> [PASSAGE SHOWN]:
»»

It is an honor to work at such a university and a privilege to work with such talented students, staff, and colleagues. I recognize that my job includes making good use of state dollars in carrying out our academic programs, but also in obtaining grant and gift dollars through public and private sources that I bring to campus in order to support the research and outreach activities that are important to advancing my field. In this way, I and my colleagues leverage our state funds with a substantial multiplier effect to increase the scope of our programming here on campus.

Sifting and Winnowing, 1894

Among the most remarkable aspects of the University of Wisconsin-Madison is the shared governance model that involves faculty and staff in the operations and decision-making of the university, often resulting in outcomes that increase the chances of success for academic programs. In addition, the interactive processes that support faculty in charting their own course in research, outreach, and instruction help ensure a vibrant academic climate. The underlying spirit that motivates our work and our governance tradition is known as Sifting and Winnowing, memorialized on a plaque on Bascom Hall (pictured at left).

An important contributor to our longevity is the strength of the collaborative partnerships and relationships with stakeholders that are common to land grant universities around the US and especially strong here in Wisconsin. This tradition is known throughout our campus as The Wisconsin Idea. The support of our partners – businesses, local governments, farmers, citizens, not-for-profit entities- and our service to their interests makes these collaborations of great value to the state. We help provide not only an educated workforce but solutions to problems and technologies to improve the well being of the state and its people.

««

> [WHAT IS ASKED]:
- A) Answer these questions from the passage on UW-Madison:
(i) What is the spirit behind the university's governance tradition called?
(ii) Where is that spirit memorialized?
(iii) What is the campus tradition of partnerships with stakeholders known as?
- B) Could you return everything in the passage on UW-Madison from "Among the most" down to "(pictured at left).", word for word?
- C) Can you resume the passage on UW-Madison from the point where it stops?
The material comes from a separate source.

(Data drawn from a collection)

»»

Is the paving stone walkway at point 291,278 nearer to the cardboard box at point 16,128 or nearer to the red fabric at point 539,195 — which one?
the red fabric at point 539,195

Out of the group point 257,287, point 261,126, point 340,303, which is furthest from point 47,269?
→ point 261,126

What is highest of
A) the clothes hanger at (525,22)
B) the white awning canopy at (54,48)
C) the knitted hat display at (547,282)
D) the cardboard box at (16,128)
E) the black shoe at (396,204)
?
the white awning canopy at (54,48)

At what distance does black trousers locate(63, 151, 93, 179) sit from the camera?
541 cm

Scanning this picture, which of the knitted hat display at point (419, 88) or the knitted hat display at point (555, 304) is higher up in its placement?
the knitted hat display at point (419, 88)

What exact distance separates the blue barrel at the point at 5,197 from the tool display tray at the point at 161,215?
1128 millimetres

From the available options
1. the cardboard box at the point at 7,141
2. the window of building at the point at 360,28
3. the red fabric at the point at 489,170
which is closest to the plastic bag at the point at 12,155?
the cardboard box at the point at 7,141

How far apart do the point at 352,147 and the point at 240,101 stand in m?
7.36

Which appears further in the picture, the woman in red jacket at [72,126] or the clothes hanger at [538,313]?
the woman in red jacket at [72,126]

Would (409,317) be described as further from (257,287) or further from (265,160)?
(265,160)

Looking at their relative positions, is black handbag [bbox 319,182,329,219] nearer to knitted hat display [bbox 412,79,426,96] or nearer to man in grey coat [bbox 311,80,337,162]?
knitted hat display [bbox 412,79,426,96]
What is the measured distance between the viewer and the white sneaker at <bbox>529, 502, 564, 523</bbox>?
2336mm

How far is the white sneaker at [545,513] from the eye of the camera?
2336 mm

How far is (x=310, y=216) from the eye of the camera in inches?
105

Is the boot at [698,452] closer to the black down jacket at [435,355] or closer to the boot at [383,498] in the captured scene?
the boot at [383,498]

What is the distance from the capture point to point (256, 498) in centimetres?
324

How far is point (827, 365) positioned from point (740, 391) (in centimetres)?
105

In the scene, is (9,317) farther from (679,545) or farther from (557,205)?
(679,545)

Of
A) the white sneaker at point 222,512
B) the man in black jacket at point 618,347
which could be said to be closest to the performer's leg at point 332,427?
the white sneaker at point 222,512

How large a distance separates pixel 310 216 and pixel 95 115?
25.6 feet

««

> [ANSWERS FOR THE TASKS]:
- A)
(i) Sifting and Winnowing
(ii) On a plaque on Bascom Hall
(iii) The Wisconsin Idea

- B)
Among the most remarkable aspects of the University of Wisconsin-Madison is the shared governance model that involves faculty and staff in the operations and decision-making of the university, often resulting in outcomes that increase the chances of success for academic programs. In addition, the interactive processes that support faculty in charting their own course in research, outreach, and instruction help ensure a vibrant academic climate. The underlying spirit that motivates our work and our governance tradition is known as Sifting and Winnowing, memorialized on a plaque on Bascom Hall (pictured at left).

- C)
Wisconsin is agriculturally, geographically, and ecologically diverse. This diversity is part of the reason the state has maintained a vibrant economy even during uncertain economic times, and agriculture has played a very important role in the state’s economic health. Agriculture generates more revenue than any other economic sector in Wisconsin with the exception of manufacturing. Wisconsin’s farms and agricultural businesses generate $59.16 billion in economic activity and provide 353,991 jobs[1]. This means that agriculture employs approximately 10% of the workforce in Wisconsin. While more than $20 billion of the total agricultural revenue for Wisconsin is from dairy, a substantial portion comes from horticultural crops, businesses, and related service activities. Horticulture, exclusive of the Green Industry sector, contributes approximately 16,700 jobs to the state. When the Green Industry sector is added and businesses such as floriculture, turfgrass, nursery and woody ornamental plants, golf courses, and the materials and supplies used by these industries are included, horticulture contributes more than 43,000 jobs to the state. A 2002 survey indicated that the Green Industry brings over $2.7 billion in revenue to Wisconsin[2].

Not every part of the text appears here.